The High Lord at the center, a man with a beard like spun silver, leaned forward. "This is the Messenger? The one from the other world?"

"Yes, My Lord," Akhtar replied, his voice a bit too high. "He is still adjusting to our atmosphere. His pathways are... unstable."

The High Lord looked at me with a mixture of pity and calculated greed. To him, I wasn't a person; I was a bridge to Earth's resources. Looking at his eyes I understood something very important. To the tower's higher ups, the survival of earth held no importance they didn't feel any guilt, they only authorized the plan to bring me as the messenger , only for their selfish reasons. I remembered a sentence Akhtar once said "The Higher ups authorized me to bring you here, you should be the bridge between our worlds but they also told me to teach you our culture and our ways." I didn't pay it too much thought at the time I now understood that their plan was to bring me to their side to facilitate their plans.

"A shame. Ensure he is ready for the departure. The Research Wing is nearly finished calibrating the coordinates. We cannot have our 'Hero' dying before he "saves" his world."

I stood directly in front of the crystal.

The violet light washed over me. For a heartbeat, the crystal flickered. A tiny spark of pink—the color of the taint—threatened to flare.

My heart stopped. My obsidian shoulder began to throb with a dull, stinging heat. I was reaching my limit. I pushed harder, forcing the counter-rhythm until my vision blurred. I turned my left side slightly away from the crystal, using the mass of the obsidian arm to physically block the "sight" of the sensor.

The spark died. The crystal remained a steady, calm violet.

"Clean," the High Lord droned, marking a scroll. "Next."

I walked past the pedestal, every muscle in my body trembling with the effort of not collapsing. It wasn't until we were back in the cool, dim hallway of the Apprentice Wing that I allowed myself to breathe.

The moment the doors closed behind us, I felt the "counter-rhythm" in my stomach snap. The pressure released all at once, and I had to lean against the stone wall to keep from falling. My left shoulder was radiating heat like a furnace.

"You did well," Akhtar whispered, wiping sweat from his brow. "You looked like a ghost, but you passed. The Council is satisfied.

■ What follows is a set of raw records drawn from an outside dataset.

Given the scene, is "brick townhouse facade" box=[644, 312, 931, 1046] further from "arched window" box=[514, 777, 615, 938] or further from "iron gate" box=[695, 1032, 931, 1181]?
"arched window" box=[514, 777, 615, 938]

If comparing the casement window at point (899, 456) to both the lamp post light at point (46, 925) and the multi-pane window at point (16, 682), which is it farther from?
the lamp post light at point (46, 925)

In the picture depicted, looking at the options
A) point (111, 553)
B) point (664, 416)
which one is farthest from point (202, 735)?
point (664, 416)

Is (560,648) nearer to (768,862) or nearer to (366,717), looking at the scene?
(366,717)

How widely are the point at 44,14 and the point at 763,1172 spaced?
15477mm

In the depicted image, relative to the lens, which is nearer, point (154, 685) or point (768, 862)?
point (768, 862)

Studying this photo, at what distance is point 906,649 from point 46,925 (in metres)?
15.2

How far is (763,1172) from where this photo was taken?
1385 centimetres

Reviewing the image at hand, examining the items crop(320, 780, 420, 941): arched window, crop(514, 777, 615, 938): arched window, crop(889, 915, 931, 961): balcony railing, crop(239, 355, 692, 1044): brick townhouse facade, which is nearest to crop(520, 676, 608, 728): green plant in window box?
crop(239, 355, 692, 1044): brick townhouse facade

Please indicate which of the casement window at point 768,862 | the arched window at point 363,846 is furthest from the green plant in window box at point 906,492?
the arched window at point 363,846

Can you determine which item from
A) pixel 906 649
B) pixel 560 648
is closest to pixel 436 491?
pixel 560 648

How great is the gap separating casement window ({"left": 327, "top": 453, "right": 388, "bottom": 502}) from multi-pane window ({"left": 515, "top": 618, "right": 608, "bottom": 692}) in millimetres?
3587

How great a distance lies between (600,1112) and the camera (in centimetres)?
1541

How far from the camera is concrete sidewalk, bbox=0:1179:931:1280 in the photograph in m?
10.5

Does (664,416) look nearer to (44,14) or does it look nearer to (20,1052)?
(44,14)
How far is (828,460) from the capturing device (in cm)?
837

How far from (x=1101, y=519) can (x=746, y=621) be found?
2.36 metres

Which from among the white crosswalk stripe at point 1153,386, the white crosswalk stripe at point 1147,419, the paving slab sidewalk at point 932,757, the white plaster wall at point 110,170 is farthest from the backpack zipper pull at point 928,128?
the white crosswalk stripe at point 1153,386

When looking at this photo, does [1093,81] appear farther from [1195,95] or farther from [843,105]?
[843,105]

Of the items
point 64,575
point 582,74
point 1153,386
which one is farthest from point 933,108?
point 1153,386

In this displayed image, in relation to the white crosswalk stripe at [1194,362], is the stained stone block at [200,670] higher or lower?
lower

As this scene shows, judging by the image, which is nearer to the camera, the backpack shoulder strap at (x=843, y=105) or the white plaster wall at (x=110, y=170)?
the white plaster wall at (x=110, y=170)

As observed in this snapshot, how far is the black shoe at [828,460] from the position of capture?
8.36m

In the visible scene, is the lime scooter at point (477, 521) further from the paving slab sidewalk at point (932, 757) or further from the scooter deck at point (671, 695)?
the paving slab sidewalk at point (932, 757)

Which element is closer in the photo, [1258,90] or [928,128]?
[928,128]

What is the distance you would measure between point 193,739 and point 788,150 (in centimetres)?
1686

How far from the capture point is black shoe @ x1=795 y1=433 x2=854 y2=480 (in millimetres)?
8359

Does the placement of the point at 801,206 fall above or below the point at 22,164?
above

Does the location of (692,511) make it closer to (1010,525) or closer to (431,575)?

They've moved on to questioning the Masters of the Thermal Wing."

"When...?" I rasped, my throat dry from the internal heat. "When is the departure?"

Akhtar looked around to ensure no one was listening. "Soon. The device is recharging. They've locked onto a cluster of 'metal-dense' coordinates. They think it's a capital city on your world. They want to send you back within the week."

I nodded, pretending to be relieved.

But as Akhtar led me back to my room, my mind was already running a new set of simulations. The High Lords thought they were sending a "Messenger" back to Earth to act as their puppet. They thought they had confirmed I was a "Dud", and even if my pathways were to be healed , I would only have below average talent.

They were wrong.

The "Resonance Scan" hadn't just proven I could hide; it had proven that my theory of Atomic Engineering worked. I had successfully manipulated the fundamental building blocks of magic using logic and physics.

I wasn't going back to Earth as their bridge, a puppet. If I was going back, I was going back as a true bridge of hope. And I had a lot more "plating" to do before that bridge was ready.

"One week," I whispered to myself as the door to my room clicked shut. "I can do a lot of damage in a week."